» **Consigne donnée 1**: Extrayez du texte cité le passage qui va de "Retardée d'une heure" à "problème de pompe.", sans rien y changer.
» **Consigne donnée 2**:
Répondez à ces questions d'après le texte cité :
(a) Pour quelle raison le départ de la course a-t-il été retardé d'une heure ?
(b) Quelle est la longueur du parcours ?
(c) Pourquoi le pilote Williams doit-il faire le plein d'essence à sept tours de la fin ?

» **Texte cité**:
◆ ◆ ◆

Parmi les victoires remportées par Gilles au cours de sa carrière, celle de Monte-Carlo est certainement la moins « spectaculaire » ou mémorable, mais elle a néanmoins une saveur spéciale. En effet, la veille du week-end, Villeneuve et Ferrari renouvellent leur collaboration pour les deux saisons suivantes. Les qualifications sont très positives pour le Canadien, qui semble tout de suite inspiré au point d'arracher la première ligne sur la grille de départ, aux côtés du poleman Piquet, sur une Brabham, avec 78 millièmes d'avance seulement.

Retardée d'une heure en raison d'un incendie dans les cuisines de l'hôtel Loews, rapidement apprivoisé par les pompiers, mais qui a entraîné l'inondation du tunnel, la course se déroule sur un parcours insidieux de 3,312 km et voit sans tarder Nelson Piquet supplanter ses rivaux. Il s'agit d'une course à élimination : au cours des 76 tours de l'épreuve, la plupart des pilotes sortent de route, comme le Brésilien qui est expédié contre le rail en tentant de doubler Cheever et Tambay. Alan Jones, champion du monde en titre, est en tête du classement mondial. Il semble lancer vers la victoire puisqu'il mène avec plus de trente secondes sur le premier de ses poursuivants qui n'est autre que Villeneuve. Mais le pilote Williams doit faire le plein d'essence à sept tours de la fin à cause d'un problème de pompe.

◆ ◆ ◆

» **Données**:
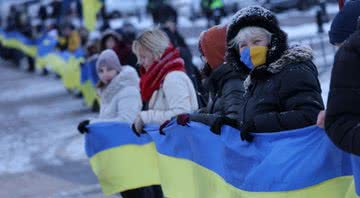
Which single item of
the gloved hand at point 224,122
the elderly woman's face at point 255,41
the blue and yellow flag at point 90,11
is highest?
the elderly woman's face at point 255,41

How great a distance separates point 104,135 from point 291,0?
29.9m

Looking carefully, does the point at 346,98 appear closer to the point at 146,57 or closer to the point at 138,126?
the point at 146,57

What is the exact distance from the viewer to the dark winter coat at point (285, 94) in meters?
4.49

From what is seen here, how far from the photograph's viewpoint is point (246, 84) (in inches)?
194

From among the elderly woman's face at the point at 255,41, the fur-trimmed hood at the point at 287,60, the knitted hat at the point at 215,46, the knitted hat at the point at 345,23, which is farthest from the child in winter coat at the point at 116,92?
the knitted hat at the point at 345,23

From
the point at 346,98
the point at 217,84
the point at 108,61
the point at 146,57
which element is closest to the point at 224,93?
the point at 217,84

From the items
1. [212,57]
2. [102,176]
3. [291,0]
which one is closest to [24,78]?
[291,0]

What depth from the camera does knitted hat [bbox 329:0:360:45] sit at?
4023 millimetres

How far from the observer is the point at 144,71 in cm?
698

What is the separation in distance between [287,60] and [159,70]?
2.13 meters

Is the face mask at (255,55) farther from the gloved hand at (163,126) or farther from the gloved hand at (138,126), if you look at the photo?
the gloved hand at (138,126)

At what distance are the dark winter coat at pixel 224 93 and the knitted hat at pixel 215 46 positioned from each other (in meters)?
0.29

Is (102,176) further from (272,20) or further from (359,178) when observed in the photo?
(359,178)

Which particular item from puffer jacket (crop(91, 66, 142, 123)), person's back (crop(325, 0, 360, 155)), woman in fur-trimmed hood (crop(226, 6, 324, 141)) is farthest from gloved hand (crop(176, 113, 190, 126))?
person's back (crop(325, 0, 360, 155))
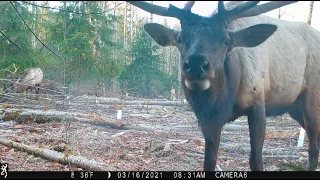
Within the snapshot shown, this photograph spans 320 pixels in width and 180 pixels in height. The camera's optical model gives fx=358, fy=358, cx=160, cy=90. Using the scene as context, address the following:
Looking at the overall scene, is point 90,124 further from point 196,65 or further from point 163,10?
point 196,65

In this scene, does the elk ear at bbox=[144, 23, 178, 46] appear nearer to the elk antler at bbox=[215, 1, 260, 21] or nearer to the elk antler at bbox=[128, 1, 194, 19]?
the elk antler at bbox=[128, 1, 194, 19]

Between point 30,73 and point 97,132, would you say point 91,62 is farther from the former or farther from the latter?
point 97,132

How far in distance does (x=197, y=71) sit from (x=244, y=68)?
4.63 feet

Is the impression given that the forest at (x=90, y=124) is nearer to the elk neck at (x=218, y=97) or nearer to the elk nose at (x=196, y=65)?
the elk neck at (x=218, y=97)

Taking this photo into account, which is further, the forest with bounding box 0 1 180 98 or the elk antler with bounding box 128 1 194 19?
the forest with bounding box 0 1 180 98

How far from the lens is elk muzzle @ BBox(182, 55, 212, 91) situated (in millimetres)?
3559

◆ ◆ ◆

» **Réponse attendue 1**:
Retardée d'une heure en raison d'un incendie dans les cuisines de l'hôtel Loews, rapidement apprivoisé par les pompiers, mais qui a entraîné l'inondation du tunnel, la course se déroule sur un parcours insidieux de 3,312 km et voit sans tarder Nelson Piquet supplanter ses rivaux. Il s'agit d'une course à élimination : au cours des 76 tours de l'épreuve, la plupart des pilotes sortent de route, comme le Brésilien qui est expédié contre le rail en tentant de doubler Cheever et Tambay. Alan Jones, champion du monde en titre, est en tête du classement mondial. Il semble lancer vers la victoire puisqu'il mène avec plus de trente secondes sur le premier de ses poursuivants qui n'est autre que Villeneuve. Mais le pilote Williams doit faire le plein d'essence à sept tours de la fin à cause d'un problème de pompe.

» **Réponse attendue 2**:
(a) À cause d'un incendie dans les cuisines de l'hôtel Loews, qui a entraîné l'inondation du tunnel.
(b) 3,312 km.
(c) À cause d'un problème de pompe.